**SUPPLIED INFORMATION:**

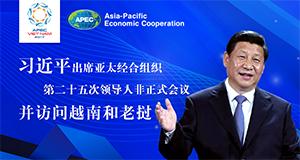 习近平出席2017年APEC越?#25103;?#20250;并访问越南和老挝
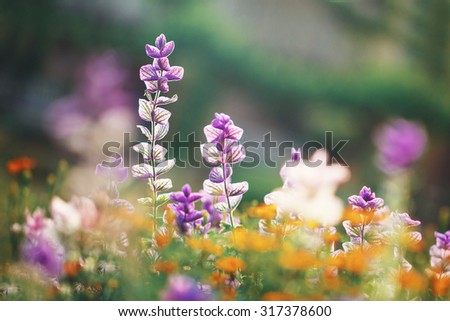 colorful flowers in garden flowerbed. Beautiful outdoor nature photo - stock photo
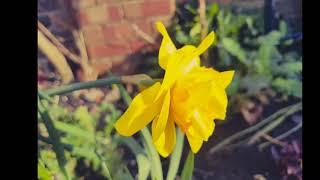 Magical Plants: Daffodil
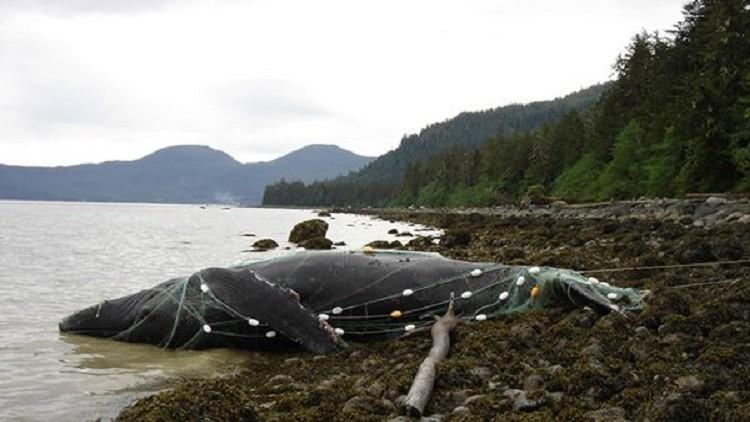Mortalidad inusual de ballenas en EE.UU.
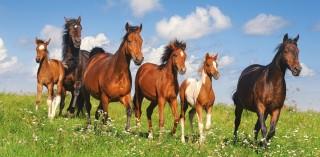 Пазл Табун лошадей 4000 элементов Castorland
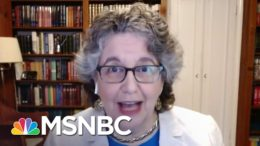 FEC Commissioner: America's Election System Is Still 'In The Horse and Buggy Age' | MSNBC 7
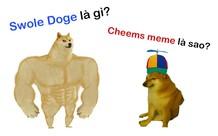 Swole Doge vs. Cheems là gì và vì sao meme về những chú chó này lại nổi tiếng?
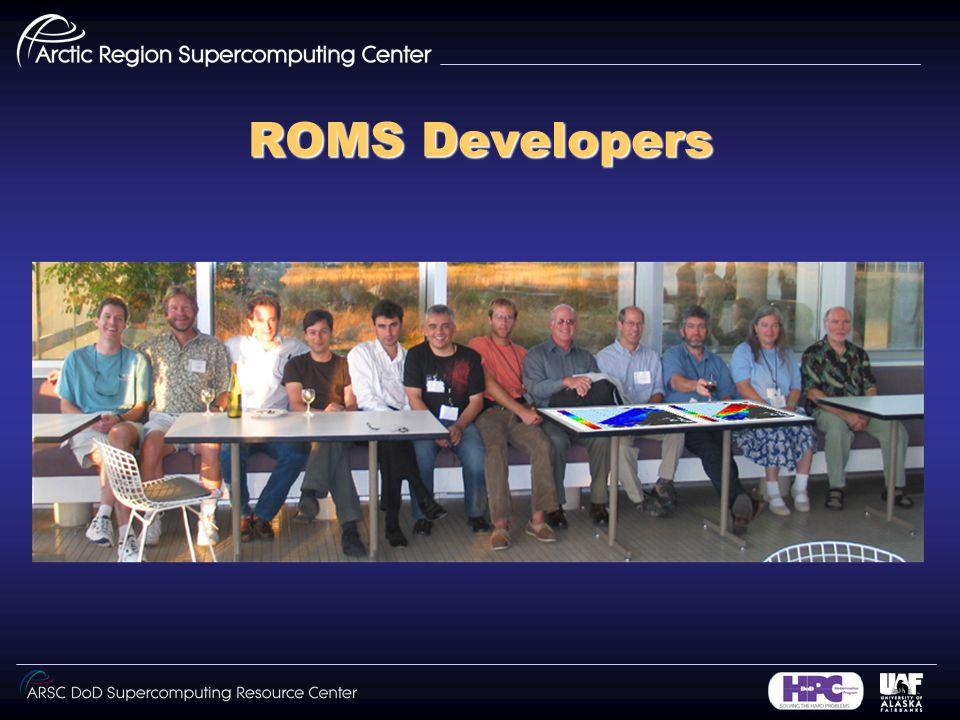 ROMS Developers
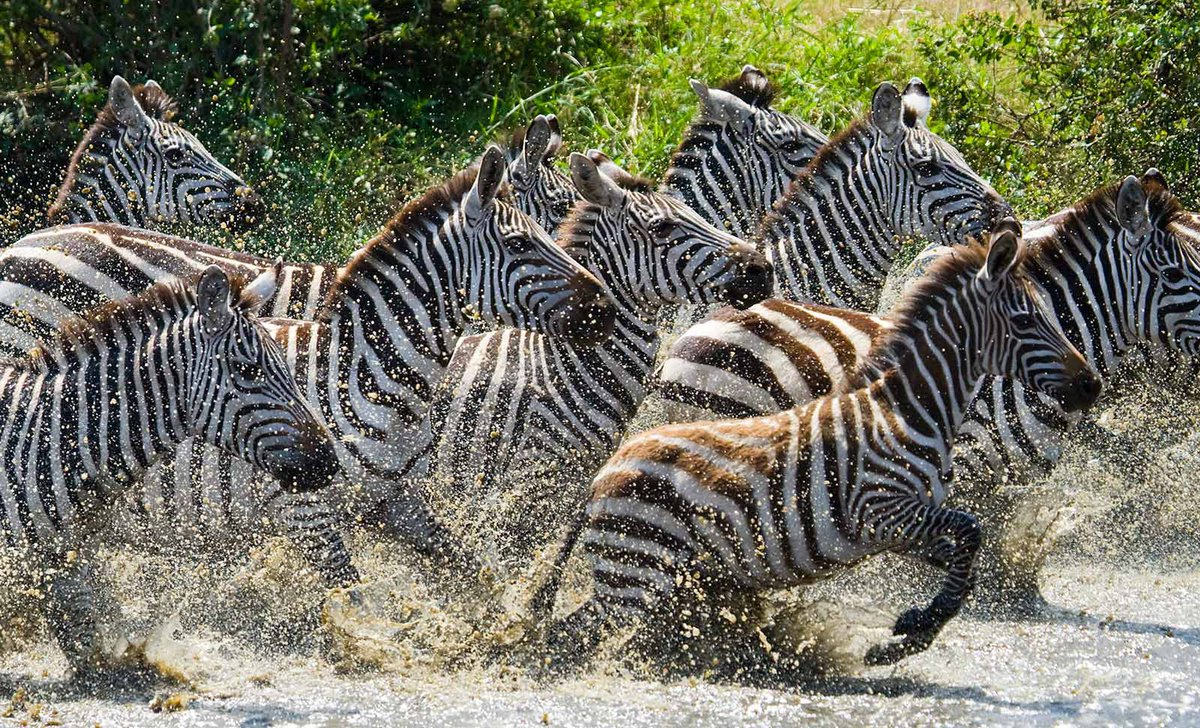 zebra herd running through water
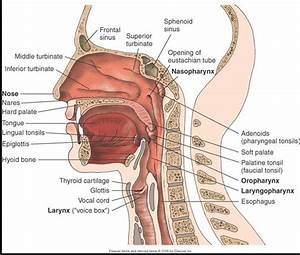 Diagram Showing Esophagus And Trachea
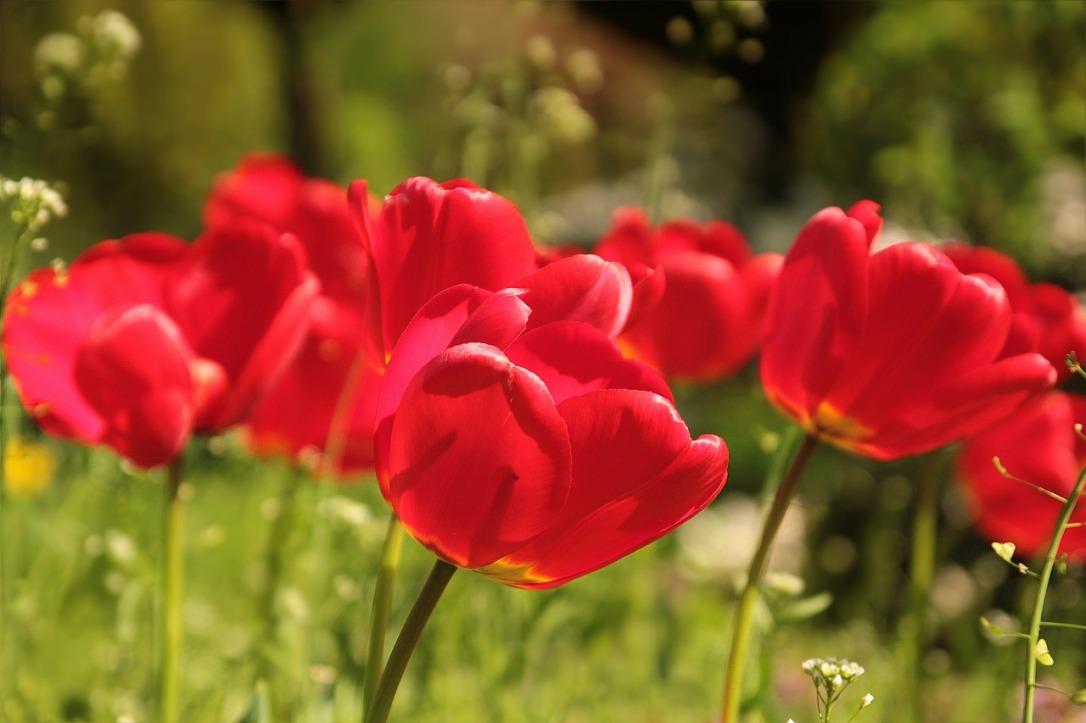 flower-722791_1280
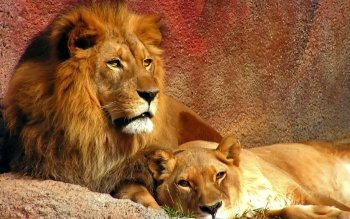 Animal - Lion Wallpapers and Backgrounds ID : 108104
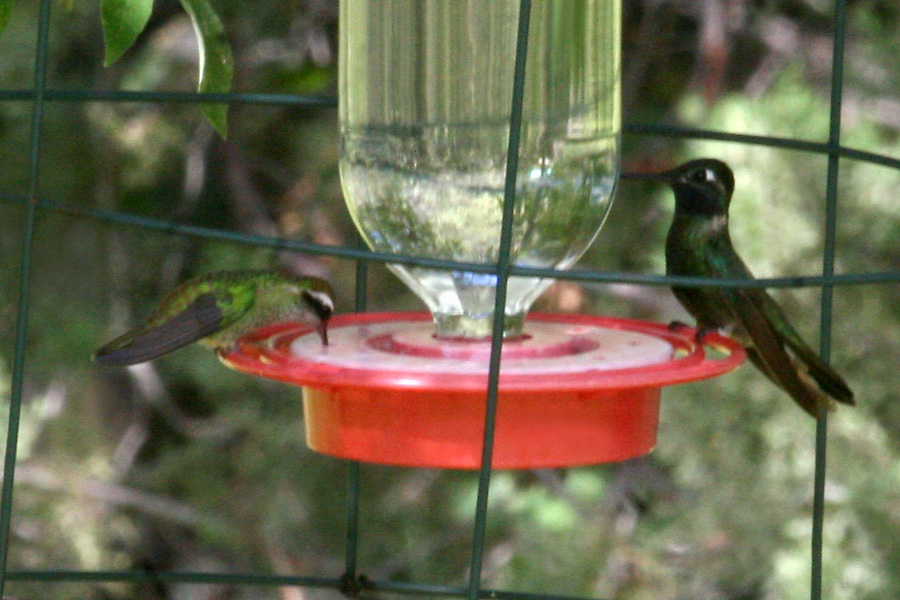 White-eared and Moagnificent Hummingbirds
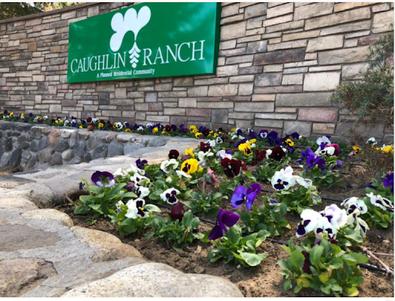 Modern Caughlin Ranch Community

**EXERCISE:** Set down the entries exactly as they appear, with every picture left out.

**SOLUTION TO THIS PROBLEM:**
 习近平出席2017年APEC越?#25103;?#20250;并访问越南和老挝
 colorful flowers in garden flowerbed. Beautiful outdoor nature photo - stock photo
 Magical Plants: Daffodil
Mortalidad inusual de ballenas en EE.UU.
 Пазл Табун лошадей 4000 элементов Castorland
 FEC Commissioner: America's Election System Is Still 'In The Horse and Buggy Age' | MSNBC 7
 Swole Doge vs. Cheems là gì và vì sao meme về những chú chó này lại nổi tiếng?
 ROMS Developers
 zebra herd running through water
 Diagram Showing Esophagus And Trachea
 flower-722791_1280
 Animal - Lion Wallpapers and Backgrounds ID : 108104
 White-eared and Moagnificent Hummingbirds
 Modern Caughlin Ranch Community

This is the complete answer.